--- RECORD EXTRACTS ---
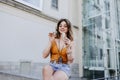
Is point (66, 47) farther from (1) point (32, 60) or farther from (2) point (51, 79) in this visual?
(1) point (32, 60)

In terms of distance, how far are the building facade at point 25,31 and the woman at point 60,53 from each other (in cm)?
426

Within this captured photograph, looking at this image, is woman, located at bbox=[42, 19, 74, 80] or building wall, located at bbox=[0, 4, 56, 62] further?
building wall, located at bbox=[0, 4, 56, 62]

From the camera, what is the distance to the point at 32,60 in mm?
6828

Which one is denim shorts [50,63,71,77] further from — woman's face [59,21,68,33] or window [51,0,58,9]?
window [51,0,58,9]

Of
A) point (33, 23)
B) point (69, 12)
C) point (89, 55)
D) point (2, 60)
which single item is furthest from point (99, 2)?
point (2, 60)

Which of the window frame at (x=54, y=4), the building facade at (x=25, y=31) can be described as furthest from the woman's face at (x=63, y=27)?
the window frame at (x=54, y=4)

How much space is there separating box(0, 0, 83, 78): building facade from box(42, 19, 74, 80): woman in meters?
4.26

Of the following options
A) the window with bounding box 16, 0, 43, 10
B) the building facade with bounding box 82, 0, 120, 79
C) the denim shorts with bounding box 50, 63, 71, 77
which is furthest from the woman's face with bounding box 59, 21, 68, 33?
the building facade with bounding box 82, 0, 120, 79

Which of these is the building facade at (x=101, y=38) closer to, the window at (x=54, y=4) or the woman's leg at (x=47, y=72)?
the window at (x=54, y=4)

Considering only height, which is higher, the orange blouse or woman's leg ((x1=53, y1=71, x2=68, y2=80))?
the orange blouse

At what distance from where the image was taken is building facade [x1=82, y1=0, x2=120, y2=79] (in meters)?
7.30

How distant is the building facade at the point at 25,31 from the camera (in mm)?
6039

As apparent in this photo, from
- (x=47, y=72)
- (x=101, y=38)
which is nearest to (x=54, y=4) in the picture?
(x=101, y=38)

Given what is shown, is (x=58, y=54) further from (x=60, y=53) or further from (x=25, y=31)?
(x=25, y=31)
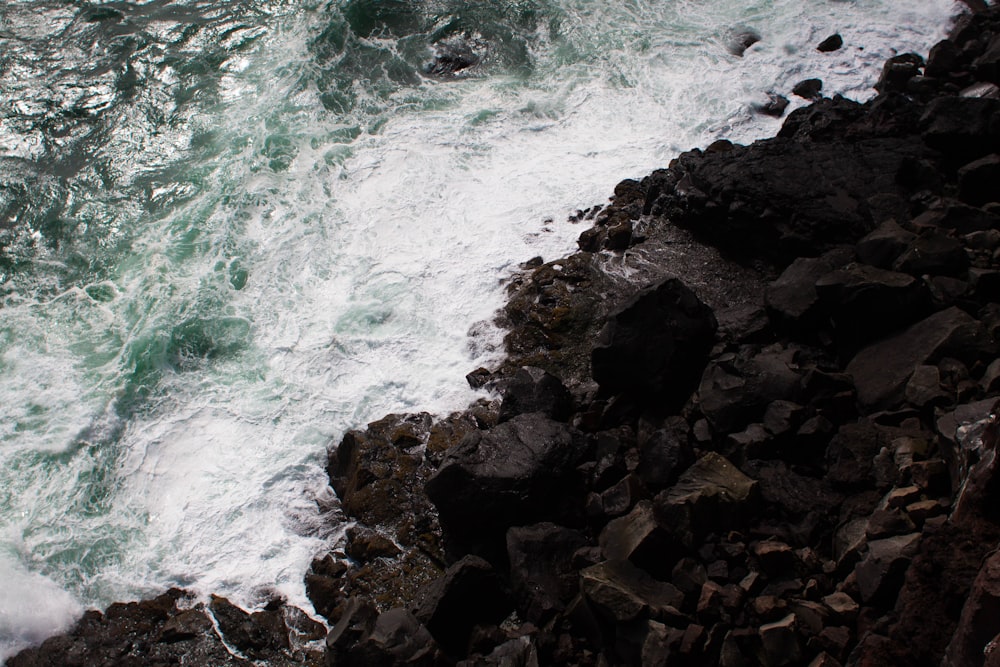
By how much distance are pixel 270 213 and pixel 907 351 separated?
34.2 feet

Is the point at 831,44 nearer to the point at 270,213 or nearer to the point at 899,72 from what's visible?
the point at 899,72

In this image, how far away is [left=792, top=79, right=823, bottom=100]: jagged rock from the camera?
14859 mm

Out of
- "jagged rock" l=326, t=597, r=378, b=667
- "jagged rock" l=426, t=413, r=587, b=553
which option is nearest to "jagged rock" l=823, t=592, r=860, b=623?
"jagged rock" l=426, t=413, r=587, b=553

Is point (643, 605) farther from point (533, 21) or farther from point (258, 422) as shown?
point (533, 21)

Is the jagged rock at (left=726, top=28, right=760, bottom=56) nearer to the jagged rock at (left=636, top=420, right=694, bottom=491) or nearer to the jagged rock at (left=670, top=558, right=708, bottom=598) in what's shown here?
the jagged rock at (left=636, top=420, right=694, bottom=491)

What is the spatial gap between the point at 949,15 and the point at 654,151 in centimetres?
732

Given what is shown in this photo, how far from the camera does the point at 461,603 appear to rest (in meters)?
7.68

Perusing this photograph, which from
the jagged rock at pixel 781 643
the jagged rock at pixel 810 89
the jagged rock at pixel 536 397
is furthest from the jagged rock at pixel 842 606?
the jagged rock at pixel 810 89

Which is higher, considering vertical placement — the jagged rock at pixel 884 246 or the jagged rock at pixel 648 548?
the jagged rock at pixel 884 246

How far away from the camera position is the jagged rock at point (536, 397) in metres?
9.49

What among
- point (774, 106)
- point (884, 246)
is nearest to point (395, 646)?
point (884, 246)

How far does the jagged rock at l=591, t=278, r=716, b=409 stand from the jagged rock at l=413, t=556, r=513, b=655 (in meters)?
2.77

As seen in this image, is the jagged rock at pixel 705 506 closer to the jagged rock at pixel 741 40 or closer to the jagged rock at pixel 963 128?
the jagged rock at pixel 963 128

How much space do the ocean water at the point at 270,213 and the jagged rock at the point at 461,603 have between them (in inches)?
85.9
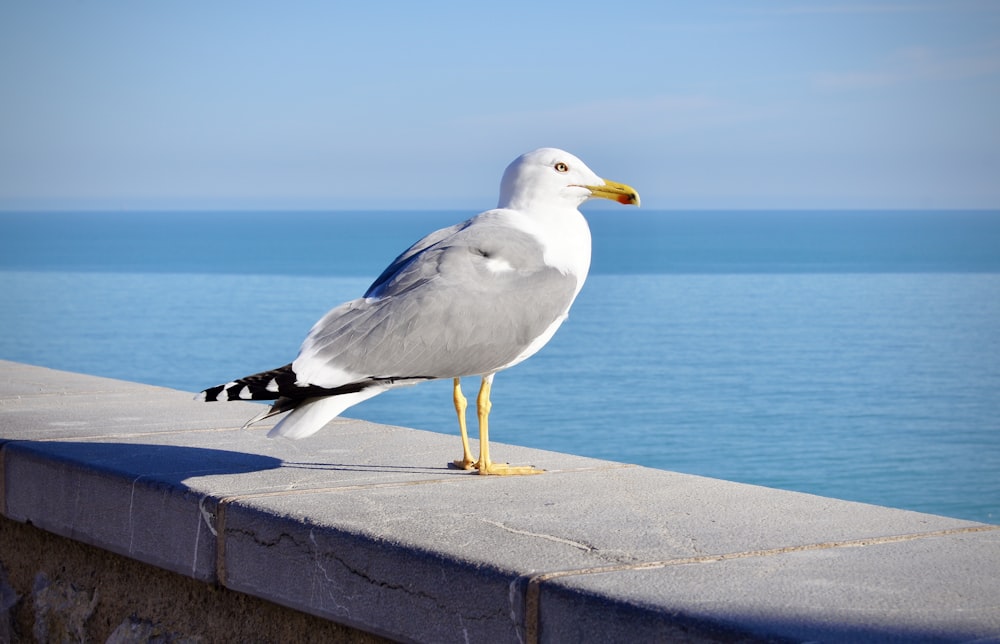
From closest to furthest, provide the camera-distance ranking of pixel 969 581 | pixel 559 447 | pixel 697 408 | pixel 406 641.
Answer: pixel 969 581 → pixel 406 641 → pixel 559 447 → pixel 697 408

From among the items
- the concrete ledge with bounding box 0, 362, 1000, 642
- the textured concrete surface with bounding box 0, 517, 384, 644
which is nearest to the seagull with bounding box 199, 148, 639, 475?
the concrete ledge with bounding box 0, 362, 1000, 642

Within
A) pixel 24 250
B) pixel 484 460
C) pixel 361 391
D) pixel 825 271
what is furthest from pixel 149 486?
pixel 24 250

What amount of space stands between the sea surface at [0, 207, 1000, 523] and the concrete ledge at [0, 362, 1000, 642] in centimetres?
1137

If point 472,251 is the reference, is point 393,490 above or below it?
below

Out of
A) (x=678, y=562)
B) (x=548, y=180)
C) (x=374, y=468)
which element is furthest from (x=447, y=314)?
(x=678, y=562)

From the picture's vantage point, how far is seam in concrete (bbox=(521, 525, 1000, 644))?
2.74 meters

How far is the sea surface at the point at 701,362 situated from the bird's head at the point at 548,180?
11042 millimetres

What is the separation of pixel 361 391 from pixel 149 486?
2.10 ft

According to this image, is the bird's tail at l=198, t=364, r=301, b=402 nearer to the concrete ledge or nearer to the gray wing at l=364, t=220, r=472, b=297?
the concrete ledge

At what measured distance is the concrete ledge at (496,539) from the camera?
8.54 feet

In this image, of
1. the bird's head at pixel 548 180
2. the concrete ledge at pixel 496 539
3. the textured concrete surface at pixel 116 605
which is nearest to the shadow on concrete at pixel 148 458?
the concrete ledge at pixel 496 539

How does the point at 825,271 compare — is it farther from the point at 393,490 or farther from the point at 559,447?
the point at 393,490

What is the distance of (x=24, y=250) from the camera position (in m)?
74.3

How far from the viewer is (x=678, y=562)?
2938 millimetres
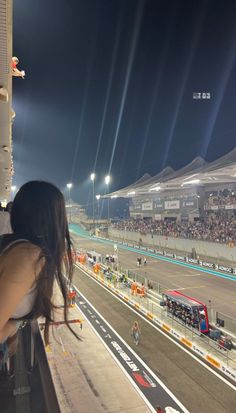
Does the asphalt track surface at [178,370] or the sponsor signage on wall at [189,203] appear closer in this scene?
the asphalt track surface at [178,370]

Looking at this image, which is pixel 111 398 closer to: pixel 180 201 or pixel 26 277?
pixel 26 277

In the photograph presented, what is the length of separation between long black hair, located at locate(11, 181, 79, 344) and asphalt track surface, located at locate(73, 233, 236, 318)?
17.6 meters

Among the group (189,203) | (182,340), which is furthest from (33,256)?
(189,203)

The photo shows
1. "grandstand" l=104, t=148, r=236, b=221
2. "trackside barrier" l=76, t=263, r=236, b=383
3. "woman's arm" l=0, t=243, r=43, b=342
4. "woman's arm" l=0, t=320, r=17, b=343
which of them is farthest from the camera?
"grandstand" l=104, t=148, r=236, b=221

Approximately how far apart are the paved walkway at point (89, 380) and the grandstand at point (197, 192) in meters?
27.2

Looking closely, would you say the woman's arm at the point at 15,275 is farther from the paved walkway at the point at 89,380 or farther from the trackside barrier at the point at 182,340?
the trackside barrier at the point at 182,340

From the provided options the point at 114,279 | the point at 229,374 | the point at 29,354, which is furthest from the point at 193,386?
the point at 114,279

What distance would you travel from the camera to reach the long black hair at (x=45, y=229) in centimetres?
153

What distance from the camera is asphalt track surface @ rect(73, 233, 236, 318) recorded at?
21.0 m

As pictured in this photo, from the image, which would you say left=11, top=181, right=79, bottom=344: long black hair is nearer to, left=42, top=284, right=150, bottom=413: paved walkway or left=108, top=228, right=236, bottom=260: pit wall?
left=42, top=284, right=150, bottom=413: paved walkway

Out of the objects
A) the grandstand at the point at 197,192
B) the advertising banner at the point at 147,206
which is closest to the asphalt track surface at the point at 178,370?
the grandstand at the point at 197,192

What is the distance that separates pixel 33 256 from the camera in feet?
4.53

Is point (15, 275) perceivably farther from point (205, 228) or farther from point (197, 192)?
point (197, 192)

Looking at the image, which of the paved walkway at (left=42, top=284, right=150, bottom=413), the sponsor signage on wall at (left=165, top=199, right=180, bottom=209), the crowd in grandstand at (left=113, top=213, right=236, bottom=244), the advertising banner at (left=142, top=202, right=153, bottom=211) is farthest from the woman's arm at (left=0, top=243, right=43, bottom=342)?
the advertising banner at (left=142, top=202, right=153, bottom=211)
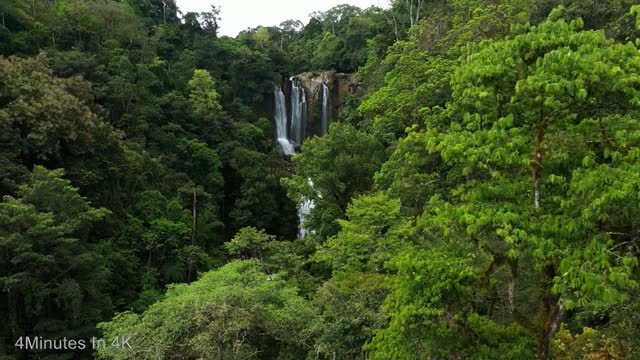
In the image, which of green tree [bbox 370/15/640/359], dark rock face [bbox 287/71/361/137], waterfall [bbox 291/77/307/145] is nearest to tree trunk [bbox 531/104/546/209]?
green tree [bbox 370/15/640/359]

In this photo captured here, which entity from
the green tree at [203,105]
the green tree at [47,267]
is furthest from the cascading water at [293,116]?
the green tree at [47,267]

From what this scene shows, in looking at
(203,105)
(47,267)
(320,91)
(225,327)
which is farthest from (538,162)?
(320,91)

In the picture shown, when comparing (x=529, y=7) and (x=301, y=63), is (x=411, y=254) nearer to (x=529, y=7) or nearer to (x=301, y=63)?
(x=529, y=7)

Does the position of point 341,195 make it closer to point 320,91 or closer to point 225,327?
point 225,327

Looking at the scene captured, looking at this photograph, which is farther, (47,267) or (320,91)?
(320,91)

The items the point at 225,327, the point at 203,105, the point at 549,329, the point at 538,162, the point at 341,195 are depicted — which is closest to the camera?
the point at 538,162

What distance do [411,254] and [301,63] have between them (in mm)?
39429

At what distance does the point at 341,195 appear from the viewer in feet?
66.7

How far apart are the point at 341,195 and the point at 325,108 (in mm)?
18890

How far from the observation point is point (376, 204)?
14.2 m

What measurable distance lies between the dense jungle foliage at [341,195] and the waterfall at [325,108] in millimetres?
4287

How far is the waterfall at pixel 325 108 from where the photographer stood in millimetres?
37812

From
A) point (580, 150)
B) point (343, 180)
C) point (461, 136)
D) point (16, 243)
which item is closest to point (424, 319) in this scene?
point (461, 136)

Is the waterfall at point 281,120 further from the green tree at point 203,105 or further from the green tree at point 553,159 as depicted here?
the green tree at point 553,159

--- INSTRUCTION ---
Print again the material above, limited to the lines from the one holding "What distance do [411,254]" through the last, inclusive.

--- RESPONSE FOR THIS EXERCISE ---
What distance do [411,254] and [301,63] have between them (in mm)?
39429

At what distance does the point at 341,195 appear from the viewer in feet?
66.7

How far apart are the point at 341,195 and the point at 325,108 (in mm)?
18890

How far from the observation point is point (376, 204)?
14.2 m

What measurable distance lies between the dense jungle foliage at [341,195] and the waterfall at [325,108] in millimetres?
4287

How far is the waterfall at pixel 325 108 from where the photographer stood in millimetres?
37812

From
A) point (580, 150)
B) point (343, 180)
C) point (461, 136)
D) point (16, 243)
which item is closest to point (424, 319) in this scene?
point (461, 136)

Is the waterfall at point 281,120 further from the green tree at point 203,105 or further from the green tree at point 553,159 as depicted here?
the green tree at point 553,159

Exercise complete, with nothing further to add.